US Secretary of State John Kerry has proposed designating “greater Jerusalem” as the capital of both Israel and the Palestinian state, a Fatah official reported on Sunday, claiming that Kerry is stuck in “a vicious circle” and will likely achieve no progress in his current visit to the region.
Azzam Al-Ahmad, a member of Fatah’s Central Committee and its representative to talks with Hamas, told the Jordanian daily Al-Ghad that Kerry was “elusive” when speaking of the exclusion of East Jerusalem from the rest of the West Bank.
“An ambiguous term such as ‘greater Jerusalem’ in [Kerry's] proposal could reach the Dead Sea, and could [equally] not include [the Palestinian village of] Abu Dis,” Al-Ahmad told the Jordanian daily. “This [ambiguity] destroys all American efforts to reach a peace agreement.”

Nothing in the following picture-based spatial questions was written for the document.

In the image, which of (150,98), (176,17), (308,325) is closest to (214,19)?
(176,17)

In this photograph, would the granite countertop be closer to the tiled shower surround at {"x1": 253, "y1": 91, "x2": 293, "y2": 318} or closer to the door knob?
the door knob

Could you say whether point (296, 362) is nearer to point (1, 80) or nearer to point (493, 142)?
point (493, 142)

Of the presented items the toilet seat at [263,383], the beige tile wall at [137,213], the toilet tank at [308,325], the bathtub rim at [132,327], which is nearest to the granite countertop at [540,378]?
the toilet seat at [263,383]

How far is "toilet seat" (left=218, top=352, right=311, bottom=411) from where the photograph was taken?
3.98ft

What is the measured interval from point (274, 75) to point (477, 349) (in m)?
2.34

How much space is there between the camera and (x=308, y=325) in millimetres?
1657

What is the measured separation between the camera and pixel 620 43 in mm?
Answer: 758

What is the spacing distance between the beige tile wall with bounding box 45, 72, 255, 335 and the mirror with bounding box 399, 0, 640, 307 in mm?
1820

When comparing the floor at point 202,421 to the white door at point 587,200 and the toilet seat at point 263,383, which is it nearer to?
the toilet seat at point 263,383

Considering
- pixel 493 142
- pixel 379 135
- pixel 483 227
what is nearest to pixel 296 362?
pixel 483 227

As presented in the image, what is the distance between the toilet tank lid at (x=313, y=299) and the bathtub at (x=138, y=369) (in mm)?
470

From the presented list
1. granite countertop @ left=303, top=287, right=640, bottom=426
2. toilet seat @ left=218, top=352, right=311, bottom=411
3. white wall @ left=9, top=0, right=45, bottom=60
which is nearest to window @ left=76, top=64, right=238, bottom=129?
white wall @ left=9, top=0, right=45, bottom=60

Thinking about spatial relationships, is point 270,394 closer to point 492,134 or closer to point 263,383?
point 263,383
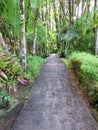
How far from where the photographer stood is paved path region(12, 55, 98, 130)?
4.51 metres

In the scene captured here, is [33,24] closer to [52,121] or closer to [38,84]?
[38,84]

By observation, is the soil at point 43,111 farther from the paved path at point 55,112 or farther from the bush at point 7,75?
the bush at point 7,75

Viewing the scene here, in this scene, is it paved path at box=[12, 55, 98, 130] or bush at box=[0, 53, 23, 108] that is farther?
paved path at box=[12, 55, 98, 130]

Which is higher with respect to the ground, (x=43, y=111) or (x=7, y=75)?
(x=7, y=75)

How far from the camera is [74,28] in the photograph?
665 inches

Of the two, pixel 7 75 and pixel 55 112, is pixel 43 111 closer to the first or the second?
pixel 55 112

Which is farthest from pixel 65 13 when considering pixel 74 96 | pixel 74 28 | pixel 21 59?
pixel 74 96

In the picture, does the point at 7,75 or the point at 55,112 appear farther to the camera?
the point at 55,112

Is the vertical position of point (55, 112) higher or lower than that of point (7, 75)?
lower

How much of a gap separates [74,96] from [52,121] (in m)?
2.10

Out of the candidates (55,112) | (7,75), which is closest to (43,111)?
(55,112)

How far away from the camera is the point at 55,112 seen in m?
5.28

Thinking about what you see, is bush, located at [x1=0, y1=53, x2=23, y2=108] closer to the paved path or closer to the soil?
the soil

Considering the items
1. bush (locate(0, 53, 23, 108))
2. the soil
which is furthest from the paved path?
bush (locate(0, 53, 23, 108))
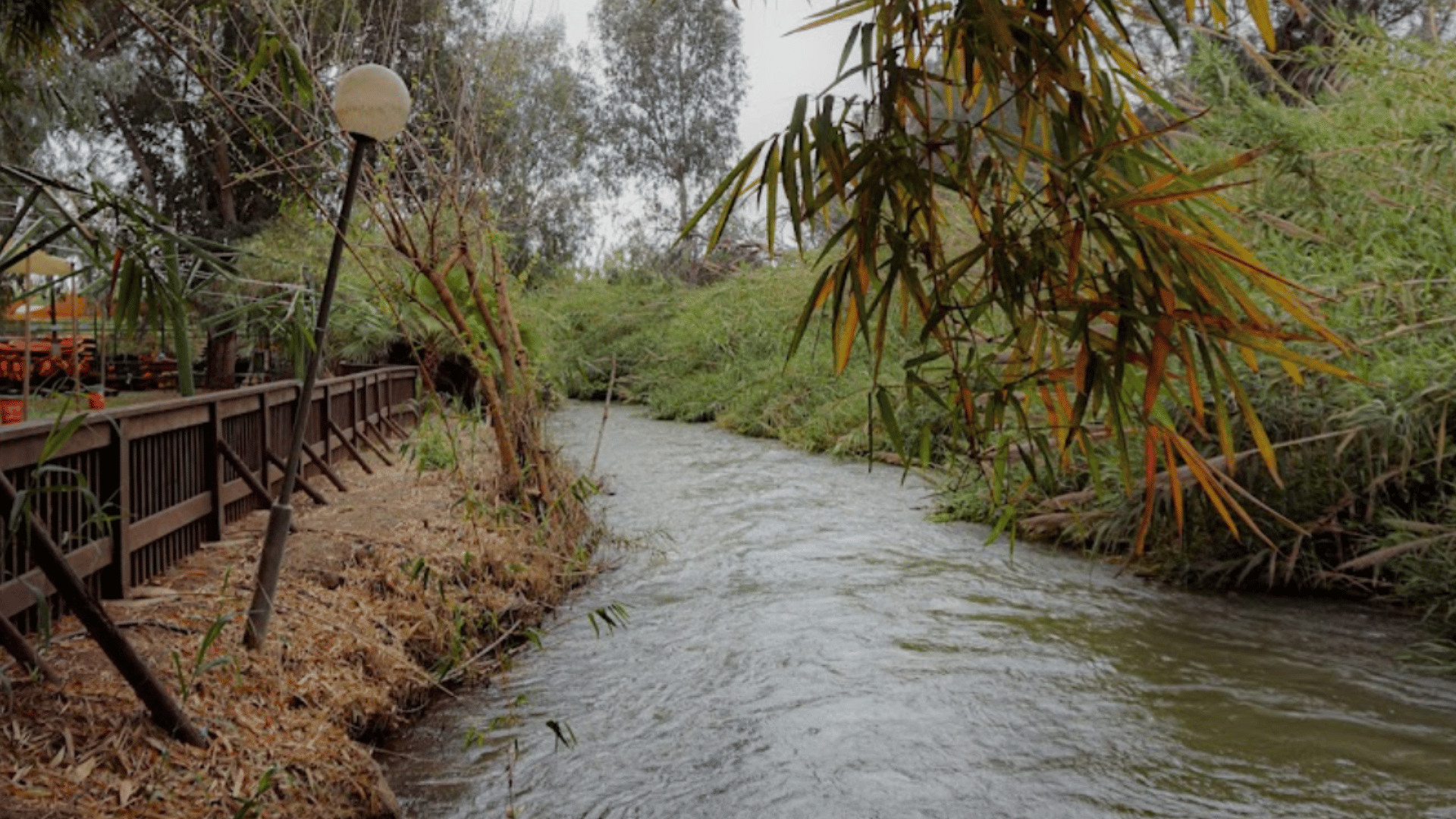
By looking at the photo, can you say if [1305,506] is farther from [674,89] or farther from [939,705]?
[674,89]

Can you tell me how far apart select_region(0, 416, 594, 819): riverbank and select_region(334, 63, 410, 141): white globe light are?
1652 mm

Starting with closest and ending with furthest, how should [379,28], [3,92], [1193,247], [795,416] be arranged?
[1193,247] → [3,92] → [379,28] → [795,416]

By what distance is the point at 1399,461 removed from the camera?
5.10 metres

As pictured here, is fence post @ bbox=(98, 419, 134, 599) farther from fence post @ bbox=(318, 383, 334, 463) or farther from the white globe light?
fence post @ bbox=(318, 383, 334, 463)

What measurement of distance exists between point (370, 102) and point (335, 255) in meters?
0.53

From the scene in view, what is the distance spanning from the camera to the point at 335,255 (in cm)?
362

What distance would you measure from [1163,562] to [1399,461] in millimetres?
1358

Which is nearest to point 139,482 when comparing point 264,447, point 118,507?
point 118,507

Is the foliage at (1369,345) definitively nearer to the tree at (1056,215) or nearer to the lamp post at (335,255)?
the tree at (1056,215)

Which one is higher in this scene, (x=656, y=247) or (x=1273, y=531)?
(x=656, y=247)

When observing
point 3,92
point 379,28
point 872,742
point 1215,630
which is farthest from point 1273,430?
point 379,28

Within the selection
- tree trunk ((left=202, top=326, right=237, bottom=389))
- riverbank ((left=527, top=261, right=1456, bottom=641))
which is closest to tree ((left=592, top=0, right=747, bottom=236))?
tree trunk ((left=202, top=326, right=237, bottom=389))

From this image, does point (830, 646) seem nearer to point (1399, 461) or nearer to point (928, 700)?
point (928, 700)

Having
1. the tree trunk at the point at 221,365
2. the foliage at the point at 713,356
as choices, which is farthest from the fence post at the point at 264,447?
the tree trunk at the point at 221,365
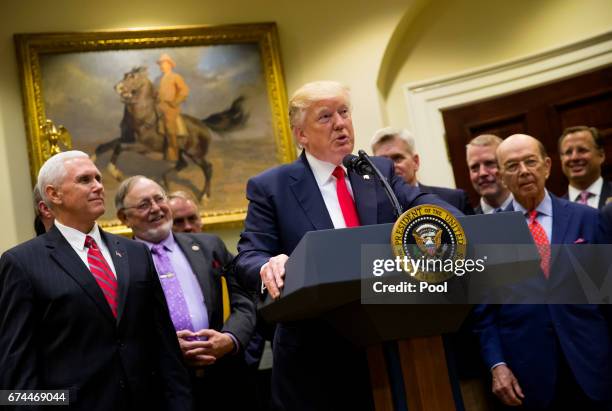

Palestinian sources have reported “extremely difficult” talks with Kerry over the weekend. According to a report by Agence France Presse, Kerry has exerted immense pressure on PA President Mahmoud Abbas to accept Israel as a Jewish state as part of a framework agreement, a demand Abbas continues to adamantly oppose.
The Palestinian source quoted Kerry as saying that the demand to recognize Israel as a Jewish state is not only an Israeli demand, but one shared by the American administration as well.
But Al-Ahmad said that Kerry’s ambiguity on Jerusalem and the settlements leave little chance for the Palestinian side to accept his offers.
“Kerry is stuck in a vicious circle. If he continues to propose what he has [so far], he will achieve nothing,” Al-Ahmad said.
Kerry, for his part, acknowledged the difficulties experienced by both sides, but insisted that progress has been achieved.
“Mistrust obviously exists at a very high level. So we have to work through that and around that and over that,” he said. The secretary of state was traveling to Jordan and Saudi Arabia on Sunday before returning to Israel Sunday evening to continue talks.
With regards to the Jordan Valley, Al-Ahmad said the Palestinians rejected any Israeli presence under a final status agreement, but agreed to international forces patrolling the border, including, for example, a joint Jordanian-American contingent. He added that former Israeli prime minister Ehud Olmert had already agreed to forgo the Israeli military presence in the Jordan Valley during talks with Abbas. (Prime Minister Benjamin Netanyahu insists on an ongoing IDF presence to secure the eastern border.)
Palestinian officials continued to voice their opposition to provisional or framework agreements as an alternative to the original nine-month timetable agreed upon with the US, which ends in April.
On Saturday, chief Palestinian negotiator Saeb Erekat said that Kerry was not engaged in working on a “transitional agreement” but rather was discussing “all core issues.”
Al-Ahmad articulated the Palestinian position differently.
“The framework agreement is being used to blackmail the Palestinians and reshuffle the cards, or lengthen the negotiation period beyond nine months,” he said.